The year seems to have begun with gusts of winds – cloud banks of air rushing past us – as we ourselves bend and twist with every sudden rush of the sky’s breathing. In front of me, coming towards me, a father and his two very young children, holding his hands, singing, for all of us to hear: We are the wind, We are the wind, We are the wind. And suddenly, as if by impulse and inspiration, both children break away from their father – and running as fast as they can, sing their newly discovered one-word chant: Wind, Wind, Wind – as they, and their coveted word, seemingly disappear, all at once, into the invisible air.
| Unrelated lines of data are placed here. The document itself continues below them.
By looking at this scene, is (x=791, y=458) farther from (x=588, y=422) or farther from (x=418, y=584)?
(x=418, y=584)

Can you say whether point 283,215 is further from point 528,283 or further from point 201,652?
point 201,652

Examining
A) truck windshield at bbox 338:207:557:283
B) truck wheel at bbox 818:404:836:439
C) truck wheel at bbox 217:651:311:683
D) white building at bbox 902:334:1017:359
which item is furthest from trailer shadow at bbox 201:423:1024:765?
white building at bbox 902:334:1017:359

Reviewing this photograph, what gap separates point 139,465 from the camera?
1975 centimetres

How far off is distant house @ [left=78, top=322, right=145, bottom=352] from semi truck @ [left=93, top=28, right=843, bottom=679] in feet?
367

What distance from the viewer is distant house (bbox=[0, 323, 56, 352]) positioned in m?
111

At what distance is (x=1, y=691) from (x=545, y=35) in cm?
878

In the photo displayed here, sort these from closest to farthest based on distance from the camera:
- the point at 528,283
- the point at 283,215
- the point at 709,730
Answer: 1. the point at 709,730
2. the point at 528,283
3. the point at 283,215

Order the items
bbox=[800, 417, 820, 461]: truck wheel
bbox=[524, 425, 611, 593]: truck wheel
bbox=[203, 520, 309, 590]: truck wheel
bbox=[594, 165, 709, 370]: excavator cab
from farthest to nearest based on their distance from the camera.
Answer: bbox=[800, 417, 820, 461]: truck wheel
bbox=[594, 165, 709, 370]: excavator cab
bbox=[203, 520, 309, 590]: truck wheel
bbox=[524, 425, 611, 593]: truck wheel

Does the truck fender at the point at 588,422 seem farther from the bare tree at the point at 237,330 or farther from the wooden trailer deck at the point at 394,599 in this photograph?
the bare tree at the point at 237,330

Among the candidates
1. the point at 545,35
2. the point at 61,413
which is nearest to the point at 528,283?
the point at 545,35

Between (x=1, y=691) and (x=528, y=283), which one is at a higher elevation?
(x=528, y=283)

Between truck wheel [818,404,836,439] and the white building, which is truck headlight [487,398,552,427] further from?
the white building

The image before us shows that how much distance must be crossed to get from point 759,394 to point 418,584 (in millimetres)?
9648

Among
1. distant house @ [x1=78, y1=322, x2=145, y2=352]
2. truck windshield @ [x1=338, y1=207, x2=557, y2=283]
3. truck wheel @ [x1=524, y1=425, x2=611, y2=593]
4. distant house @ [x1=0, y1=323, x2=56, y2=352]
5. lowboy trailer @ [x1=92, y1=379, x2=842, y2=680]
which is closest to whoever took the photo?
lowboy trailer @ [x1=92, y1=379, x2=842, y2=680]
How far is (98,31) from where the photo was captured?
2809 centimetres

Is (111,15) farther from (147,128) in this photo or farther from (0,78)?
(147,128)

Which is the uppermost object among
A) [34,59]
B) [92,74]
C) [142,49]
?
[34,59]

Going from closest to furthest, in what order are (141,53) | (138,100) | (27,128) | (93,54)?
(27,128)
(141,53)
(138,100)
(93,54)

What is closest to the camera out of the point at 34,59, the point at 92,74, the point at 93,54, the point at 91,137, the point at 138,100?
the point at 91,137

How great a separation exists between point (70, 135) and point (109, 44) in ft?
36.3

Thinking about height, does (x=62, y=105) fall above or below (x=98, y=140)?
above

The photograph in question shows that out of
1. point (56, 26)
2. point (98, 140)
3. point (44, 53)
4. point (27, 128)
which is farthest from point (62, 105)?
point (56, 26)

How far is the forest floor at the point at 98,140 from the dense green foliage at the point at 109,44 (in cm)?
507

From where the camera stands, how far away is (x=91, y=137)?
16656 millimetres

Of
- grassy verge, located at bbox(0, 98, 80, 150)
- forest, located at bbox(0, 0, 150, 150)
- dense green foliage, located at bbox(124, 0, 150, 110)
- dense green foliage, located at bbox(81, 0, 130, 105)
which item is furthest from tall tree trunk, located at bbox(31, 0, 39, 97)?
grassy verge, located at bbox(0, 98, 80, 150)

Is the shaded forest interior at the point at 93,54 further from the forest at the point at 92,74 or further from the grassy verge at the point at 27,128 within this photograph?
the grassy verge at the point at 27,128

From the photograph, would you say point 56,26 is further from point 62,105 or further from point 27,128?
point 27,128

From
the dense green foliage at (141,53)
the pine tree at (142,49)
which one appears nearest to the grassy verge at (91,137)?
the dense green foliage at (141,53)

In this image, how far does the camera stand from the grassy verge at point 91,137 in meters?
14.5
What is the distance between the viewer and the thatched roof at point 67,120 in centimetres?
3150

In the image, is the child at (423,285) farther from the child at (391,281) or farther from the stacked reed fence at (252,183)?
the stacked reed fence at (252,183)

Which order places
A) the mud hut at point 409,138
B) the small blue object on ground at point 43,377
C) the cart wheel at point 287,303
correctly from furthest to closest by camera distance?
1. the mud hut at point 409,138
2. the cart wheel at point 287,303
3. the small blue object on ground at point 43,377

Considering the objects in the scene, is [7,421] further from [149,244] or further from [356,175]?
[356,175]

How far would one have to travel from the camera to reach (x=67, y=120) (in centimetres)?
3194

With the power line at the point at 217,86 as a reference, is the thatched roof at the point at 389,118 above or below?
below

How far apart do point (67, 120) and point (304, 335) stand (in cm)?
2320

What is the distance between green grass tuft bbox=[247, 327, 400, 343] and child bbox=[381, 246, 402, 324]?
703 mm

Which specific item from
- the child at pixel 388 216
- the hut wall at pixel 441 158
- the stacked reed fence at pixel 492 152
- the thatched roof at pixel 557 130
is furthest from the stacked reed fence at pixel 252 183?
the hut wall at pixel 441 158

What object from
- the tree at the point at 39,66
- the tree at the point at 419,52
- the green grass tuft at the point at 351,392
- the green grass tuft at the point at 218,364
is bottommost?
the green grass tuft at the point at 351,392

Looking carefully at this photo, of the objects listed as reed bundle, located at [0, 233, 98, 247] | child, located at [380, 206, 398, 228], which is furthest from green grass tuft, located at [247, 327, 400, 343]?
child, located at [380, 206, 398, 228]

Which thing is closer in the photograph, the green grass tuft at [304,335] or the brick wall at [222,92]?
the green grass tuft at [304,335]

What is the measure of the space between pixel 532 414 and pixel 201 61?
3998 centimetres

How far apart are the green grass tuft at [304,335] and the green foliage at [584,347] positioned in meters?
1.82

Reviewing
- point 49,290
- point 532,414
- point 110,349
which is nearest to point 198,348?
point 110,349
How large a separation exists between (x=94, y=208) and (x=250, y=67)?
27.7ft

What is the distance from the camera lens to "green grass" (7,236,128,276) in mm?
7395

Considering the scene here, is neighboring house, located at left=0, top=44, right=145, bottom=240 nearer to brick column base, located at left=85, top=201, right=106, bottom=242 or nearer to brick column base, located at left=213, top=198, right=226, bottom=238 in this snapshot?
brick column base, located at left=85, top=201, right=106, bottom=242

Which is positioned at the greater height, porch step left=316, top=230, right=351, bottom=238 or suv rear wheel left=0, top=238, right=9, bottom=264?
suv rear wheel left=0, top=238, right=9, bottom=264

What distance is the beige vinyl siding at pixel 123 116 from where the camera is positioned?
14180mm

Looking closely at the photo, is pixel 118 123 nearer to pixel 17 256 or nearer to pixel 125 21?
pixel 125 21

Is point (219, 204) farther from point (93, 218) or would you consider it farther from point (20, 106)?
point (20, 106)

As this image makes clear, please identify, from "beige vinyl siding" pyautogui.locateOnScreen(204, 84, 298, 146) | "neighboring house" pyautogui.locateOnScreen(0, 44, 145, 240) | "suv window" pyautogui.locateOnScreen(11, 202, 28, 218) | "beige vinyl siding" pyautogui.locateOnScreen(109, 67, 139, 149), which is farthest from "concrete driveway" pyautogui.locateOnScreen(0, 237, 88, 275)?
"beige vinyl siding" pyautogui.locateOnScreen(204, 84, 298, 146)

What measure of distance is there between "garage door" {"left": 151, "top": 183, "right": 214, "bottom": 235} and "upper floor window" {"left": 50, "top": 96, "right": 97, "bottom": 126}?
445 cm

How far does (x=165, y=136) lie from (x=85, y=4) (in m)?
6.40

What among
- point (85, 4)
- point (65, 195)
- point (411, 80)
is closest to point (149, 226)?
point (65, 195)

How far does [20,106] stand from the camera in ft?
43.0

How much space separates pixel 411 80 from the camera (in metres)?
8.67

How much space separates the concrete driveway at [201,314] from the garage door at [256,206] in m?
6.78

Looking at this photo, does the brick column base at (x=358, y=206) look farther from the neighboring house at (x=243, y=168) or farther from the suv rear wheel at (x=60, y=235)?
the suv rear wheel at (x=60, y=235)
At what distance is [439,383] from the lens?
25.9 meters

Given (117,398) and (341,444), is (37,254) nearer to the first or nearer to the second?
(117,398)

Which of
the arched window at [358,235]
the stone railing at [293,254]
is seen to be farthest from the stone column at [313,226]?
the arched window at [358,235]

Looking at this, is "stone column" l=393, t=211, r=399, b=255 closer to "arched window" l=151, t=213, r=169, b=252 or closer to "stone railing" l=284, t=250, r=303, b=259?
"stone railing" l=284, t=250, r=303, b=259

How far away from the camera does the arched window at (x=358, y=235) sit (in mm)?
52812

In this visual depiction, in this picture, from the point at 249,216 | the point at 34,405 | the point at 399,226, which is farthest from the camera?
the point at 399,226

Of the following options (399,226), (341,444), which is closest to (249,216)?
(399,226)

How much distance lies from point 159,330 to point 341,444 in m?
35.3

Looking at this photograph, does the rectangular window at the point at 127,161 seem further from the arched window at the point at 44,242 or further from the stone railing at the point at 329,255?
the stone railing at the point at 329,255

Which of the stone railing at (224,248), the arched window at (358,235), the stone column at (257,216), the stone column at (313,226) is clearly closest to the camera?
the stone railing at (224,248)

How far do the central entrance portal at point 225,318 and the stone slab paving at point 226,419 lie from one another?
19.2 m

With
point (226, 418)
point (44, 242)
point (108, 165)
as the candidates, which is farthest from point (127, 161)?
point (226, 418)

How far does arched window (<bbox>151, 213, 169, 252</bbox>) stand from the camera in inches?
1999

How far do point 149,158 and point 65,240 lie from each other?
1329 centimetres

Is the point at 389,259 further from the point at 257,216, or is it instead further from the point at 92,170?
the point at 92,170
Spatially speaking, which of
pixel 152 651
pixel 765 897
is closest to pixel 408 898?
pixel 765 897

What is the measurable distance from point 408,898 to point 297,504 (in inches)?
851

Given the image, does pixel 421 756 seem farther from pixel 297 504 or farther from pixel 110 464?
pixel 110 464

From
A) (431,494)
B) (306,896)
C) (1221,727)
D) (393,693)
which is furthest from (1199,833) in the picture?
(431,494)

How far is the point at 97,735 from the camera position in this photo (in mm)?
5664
I often think, when speaking and working with children in classrooms, what it means to a child to become a quality of the invisible, to become what we often can’t see outwardly, but with the eyes of our imagination we can bring to life. Perhaps play, so indigenous to childhood, is the art and act of living into and out of the invisible, making it alive so it can be felt and heard as a pulsating presence – as did Lizzette, in the 5th Grade, when she wrote:
The wind grew
colors and then
it vanished into
the eyes of the
or, embraced by the very ecstasy of playing, Johanny, in the 3rd Grade, shared:
When I am playing I feel like hugging the wind
and kissing and singing with the air, pushing the
air far away. I am very, very happy.